State court axes fact-finding group in Philadelphia contract dispute.

The Pennsylvania Supreme Court Wednesday handed Philadelphia unions their latest in a string of defeats, ruling that a team of fact finders mediating contract disputes must be disbanded because of a missed deadline.

The ruling had been eagerly awaited by both the city, which argued that the prolonged fact-finding process was eroding savings Philadelphia needs from more favorable contracts, and the unions, which have already authorized a strike if an agreement with the city proves out of reach.

Union leaders said last month after the strike authorization vote that they would wait at least until the Supreme Court decided the fact-finding case before calling a walkout.

But after Wednesday's ruling, labor representatives were careful to avoid the perception that a strike is now imminent.

"We do not read the state Supreme Court's ruling ... as a green light for reckless actions or rhetoric," said James Sutton, president of District Council 33 of the American Federation of State, County and Municipal Employees, Philadelphia's blue collar union. "We will continue to do everything possible to avoid a strike."

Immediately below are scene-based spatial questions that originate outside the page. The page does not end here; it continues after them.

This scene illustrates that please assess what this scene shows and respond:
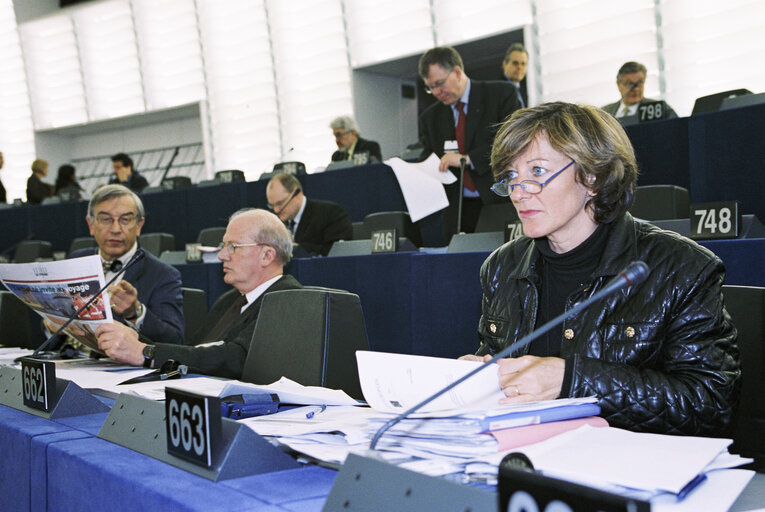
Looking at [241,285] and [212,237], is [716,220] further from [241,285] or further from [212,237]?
[212,237]

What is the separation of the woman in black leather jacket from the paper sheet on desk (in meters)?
2.51

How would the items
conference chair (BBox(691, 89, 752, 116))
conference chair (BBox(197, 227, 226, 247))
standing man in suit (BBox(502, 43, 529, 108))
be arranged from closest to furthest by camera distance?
conference chair (BBox(691, 89, 752, 116)) → conference chair (BBox(197, 227, 226, 247)) → standing man in suit (BBox(502, 43, 529, 108))

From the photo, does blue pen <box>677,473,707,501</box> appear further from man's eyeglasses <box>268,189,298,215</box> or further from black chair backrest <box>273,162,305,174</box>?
black chair backrest <box>273,162,305,174</box>

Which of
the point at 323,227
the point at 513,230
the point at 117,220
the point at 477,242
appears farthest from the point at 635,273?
the point at 323,227

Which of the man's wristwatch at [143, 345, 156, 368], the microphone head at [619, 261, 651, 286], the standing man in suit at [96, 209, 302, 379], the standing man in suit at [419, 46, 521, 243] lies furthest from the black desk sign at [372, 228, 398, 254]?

Thomas Paine Cronin, president of AFSCME District Council 47, the white collar union, has been somewhat more confrontational.

During a rally Tuesday to protest the role of the city's oversight board in the contract dispute, Mr. Cronin and several other union representatives entered the board's offices and demanded to speak to members, according to Ronald G. Henry, executive director of the Pennsylvania Intergovernmental Cooperation Authority, as the board is formally known.

PICA, created last year to help the city out of its fiscal emergency, issued $475 of bonds in June to help Philadelphia pay off its accumulated deficits and fund upcoming capital projects. The unions have argued the authority is interfering with contract negotiations and forcing the city to demand unreasonable concessions to balance its budget.

Mr. Henry said he had to ask the police to remove Mr. Cronin and his associates because they were disrupting PICA operations, but the authority decided not to press charges after the union leaders were arrested.

"The time of Philadelphia labor leaders would be better spent negotiating contracts than defending themselves in court," Mr. Henry said.

Mr. Cronin could not be reached for comment yesterday.

The state Supreme Court's 5-to-1 ruling was based on a strict interpretation of the statutes governing the appointment of fact-finding teams. Under those laws, the Pennsylvania Labor Relations Board can appoint an independent fact-finding team to mediate disputes no later than 130 days prior to the budget submission date, which this year was March 31. The fact finders were appointed June 26, or about seven months after the legal deadline had passed.

The majority said that fact alone was enough to void the process, but one justice, Rolf Larsen, agreed with the unions' argument that mitigating circumstances should have overruled a strict interpretation of the deadline.

For one thing, Justice Larsen noted, the deadline fell amid a change in leadership in the city, when former Mayor W. Wilson Goode was about to be replaced by Mayor Edward G. Rendell. The city's fiscal situation was on hold during the transition, so the appointment of fact finders would have been inappropriate, he wrote. The majority's strict adherence to the deadline "elevates form over substance" and ignores the intent of the laws governing the fact-finding process.

"The majority opinion is another reactionary step in the transformation of this great commonwealth of Pennsylvania from the cradle of workers' rights to the coffin of those hard fought for earned rights," he said.

David Cohen, Mayor Rendell's chief of staff, called the court's ruling a reaffirmation of what we've been saying, which is that the unions have been using the fact-finding process as a delaying tactic."

The next move in the bargaining process will come from Mayor Rendell, who has called a press conference for today in which he is expected to set a deadline for an agreement with the unions. If the deadline is missed, the mayor is expected to declare an "impasse" and unilaterally impose his last best offer on the unions.

The legal precedent for such an action is being disputed in the Commonwealth Court of Pennsylvania, under a case involving the Philadelphia Housing Authority. But a decision in that case is not expected until November.

Ever since Philadelphia unveiled its plan to restore budget balance earlier this year, the unions have charged the city is demanding too many contract concessions. But their efforts to halt the process have been continually shot down. A lawsuit filed in February calling for a dismantling of the oversight authority was quickly rejected by the Supreme Court.

The unions also tried to derail the authority when the city council was considering whether to approve the board, and they attempted to kill Mayor Rendell's five-year fiscal recovery plan in the city council. Both efforts proved unsuccessful.